Dann kansnt du den APIC nicht verweden. Der TSC ist von der Vorgehensweise aber ähnlich: Mit dem Befehl rdtsc kannst du lesen, wie viele Takte schon seit dem einschalten vergangen sind. Da du aber nicht weißt, wie viele Takte/Sekunde der Prozessor hat, muss du das erst herauskriegen.

Das geht so:
- Du programmierst die Realtime Clock (oder nen anderen Timer) so, das sie zweimal (oder wie oft auch immer) pro Sekunde einen Interrupt auslöst.
- Dann wartest du bis der Interrupt auftritt.

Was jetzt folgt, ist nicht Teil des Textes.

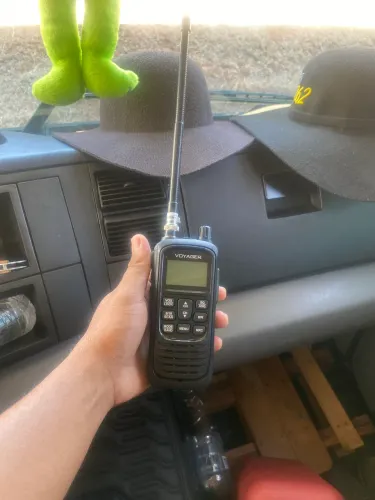 Rádio px portátil VOYAGER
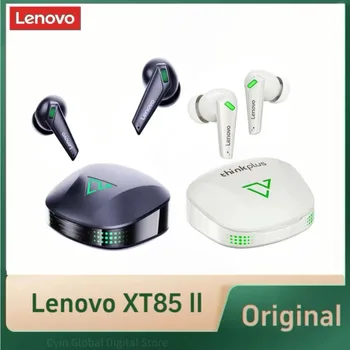 Lenovo XT85 TWS Беспроводные Наушники Bluetooth 5.3 Спортивные Наушники с Микрофоном для вызова HD, Игровые Двойные Стереонаушники Pods Air
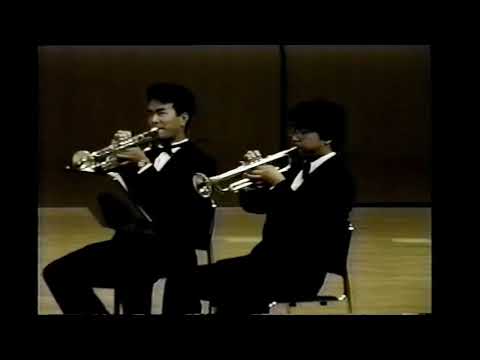 あんふぇす93  West side story　金管アンサンブル　金管5重奏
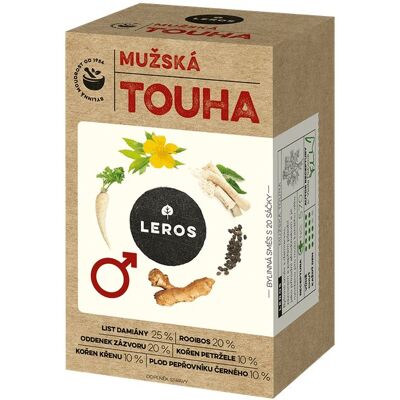 Leros Mužská túžba 20× 2 g Leros Mužská túžba 20× 2 g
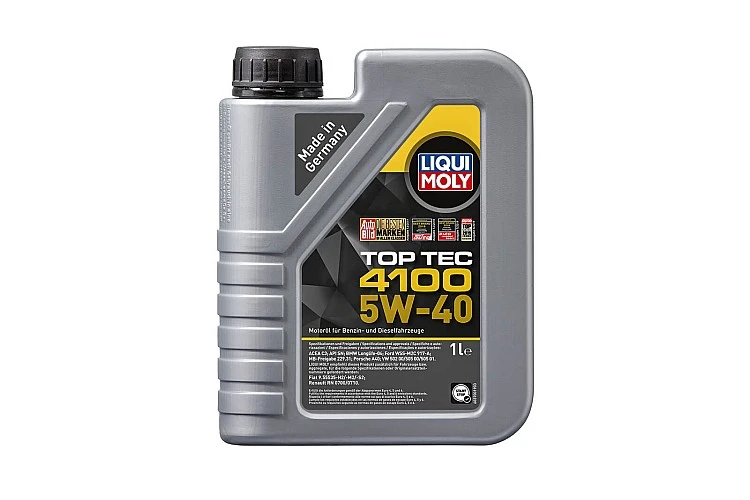 Масло моторное LIQUI MOLY Top Tec 4100 5w40 1л. (9510)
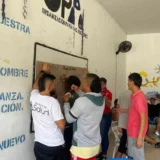 Miranda acompaña a jóvenes en Fundación OPA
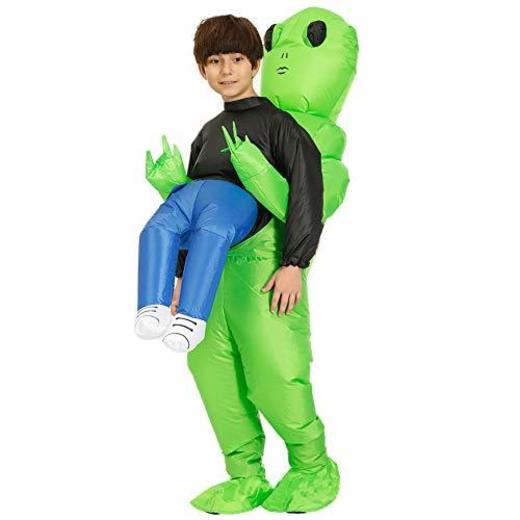 MCLseller Disfraces inflables Extraterrestres para niños Adultos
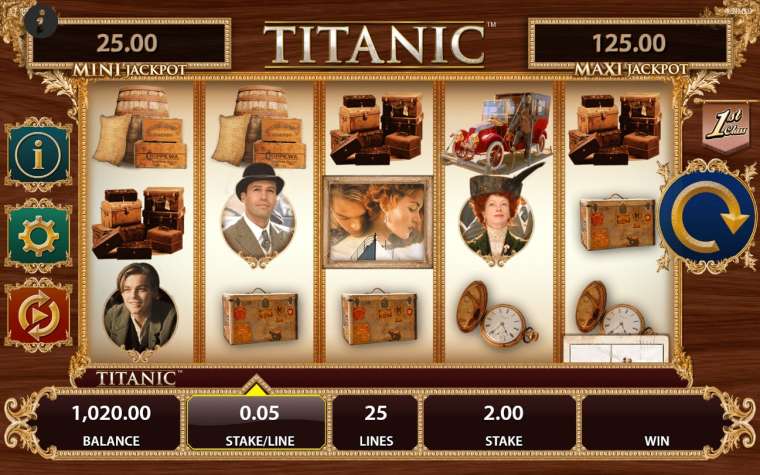 Play Titanic slot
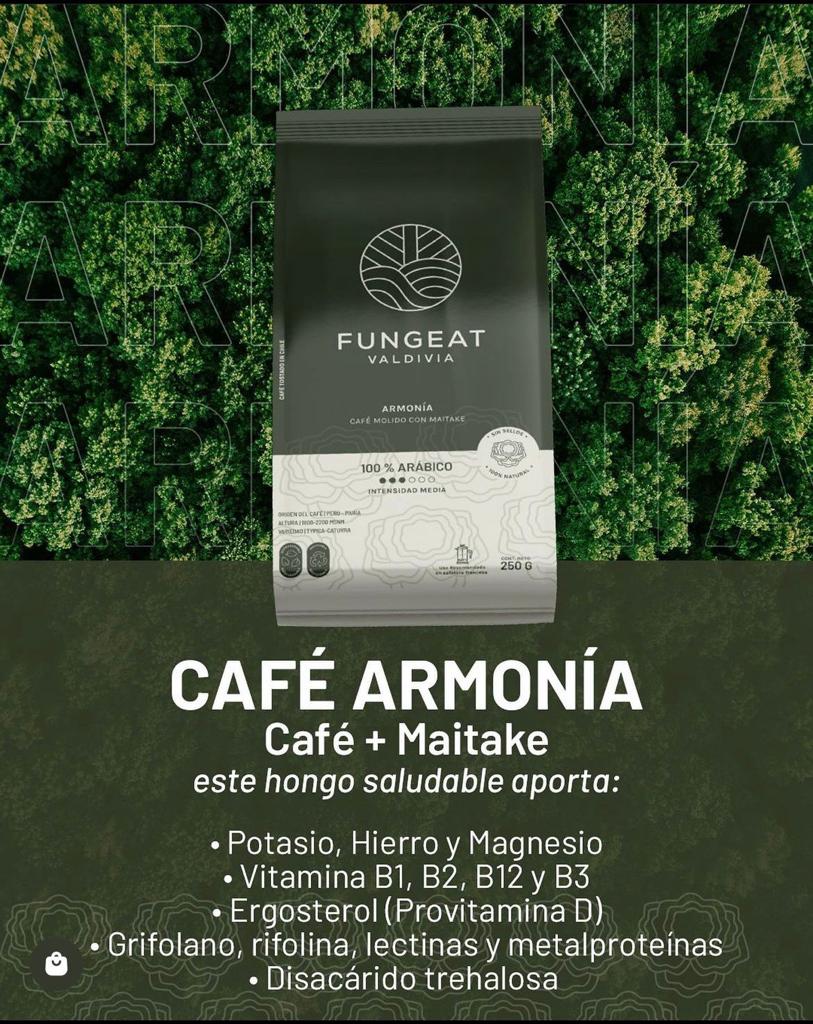 Café Armonía - Maitake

- Im IRQ8 Handler führst du rdtsc aus. Jetzt hast du in EDX:EAX einen 64 Bit Wert, die Anzahl der Takte. Die speicherst du und wartest wieder auf einen Interrupt
- Nachdem der IRQ das zweite mal ausgeführt wurde, machst du das ganze nochmal, subtrahierst die Werte voneinander und multiplizierst sie mit 2 (da der interrupt ja nicht jede sekunde, sondern jede 0,5te Sekunde ausgeführt wurde.)
- Jetzt hast du die Anzahl an Takten pro Sekunde
- Die Interrupts kannst du wieder deaktivieren

Wenn du jetzt einen delay haben willst, gehst du so vor:
- Du multiplizierst die Anzahl der Millisekunden (oder Microsekunden, oder was auch immer), die du warten willst, durch (TAKTE_PRO_SEKUNDE / 1000) oder halt 1000000 bei Microsekunden.

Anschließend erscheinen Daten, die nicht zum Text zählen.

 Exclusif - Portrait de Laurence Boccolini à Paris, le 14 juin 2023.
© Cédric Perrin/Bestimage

- Jetzt hast du die Anzahl der Takte die du warten willst
- Jetzt führst du rdtsc aus, und addirest zu dem Wert die Anzahl der Takte. Jetzt weißt du in wie vielen Takten du fertig gewartet hast.
- Jetzt machst du solange garnichts, und ließt mit rdtsc ununterbrochen den TSC, und überprüfst ob du schon fertig bist mit warten. Wenn ja springst du einfach zum Caller zurück.